Krisensicheres Produkt
"Männerunterwäsche ist vielleicht das krisensicherste Produkt in der Bekleidungsindustrie", zitierte Huffington Post den Sprecher der Wäschefirma Hanesbrands, Matt Hall. Während Damen- und Kinderbekleidung stark von Modeströmungen, Jahreszeiten und Einkommen abhängig seien, würden Männerunterhosen immer gekauft.

Lebensdauer wird verlängert
Und genau hier setzt Greenspans Theorie an. Er geht davon aus, dass die wenigsten gänzlich auf Unterhosen verzichten werden. Es kann also nur die Lebensdauer einer Hose verlängert werden.

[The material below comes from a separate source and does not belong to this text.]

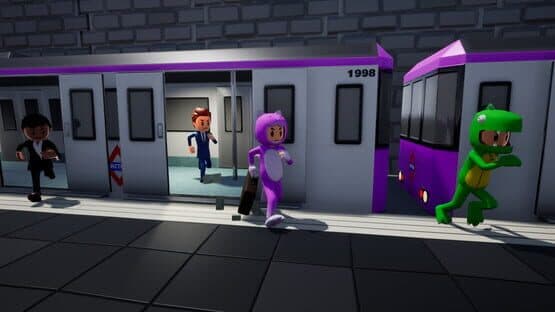 Bankers & Bonkers — screenshot 1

Aber wie Krulwich gegenüber dem Radiosender NPR erklärte, tragen Männer ihre Unterwäsche meist sowieso, bis sie völlig abgenutzt ist. Geht der Verkauf trotzdem zurück, dann hat die Rezession bereits mit voller Härte zugeschlagen.

Kein Totalverzicht
"Wenn hier die Zahlen nach unten gehen, dann liegt es an der wirtschaftlichen Situation", bestätigte Hall. Er geht aber davon aus, dass sich der Verkauf rasch wieder einpendeln wird. Denn auch er ist sich sicher: Gänzlich auf Unterhosen verzichten werden die Männer selbst in der schlimmsten Rezession nicht.

Comeback des Slips
Und tatsächlich, ein genauer Blick in die Mintel-Studie zeigt einen leichten Lichtstreif am "Unterhosenhorizont". Doch der kommt etwas unerwartet. Denn ausgerechnet der Slip könnte im Vergleich zu Boxershorts die Krise besser überstehen. Der Verkauf soll 2009 sogar um 0,6 Prozent zulegen.

Und auch Produzenten von hochwertiger Unterwäsche verzeichnen ganz entgegen dem Trend eine stärkere Nachfrage. Robert Clark von der Designerwäschefirma Skiviez erklärte gegenüber Huffington Post: "Wir hatten damit gerechnet, dass der Verkauf zurückgehen wird, aber das Gegenteil ist der Fall. Wir sind sehr zufrieden."

Ein kleines bisschen Luxus
Die Erklärung, die Clark für den unerwarteten Erfolg hat, bestätigt aber nur, wie tief die Amerikaner in der Krise stecken. "Meiner Meinung nach wollen sich die Leute auch in Krisenzeiten mit Luxusgütern verwöhnen", so Clark. "Doch wenn das Geld für eine 170 Dollar teure Jeanshose fehlt, kauft man sich einfach für 20 Dollar schöne neue Unterwäsche."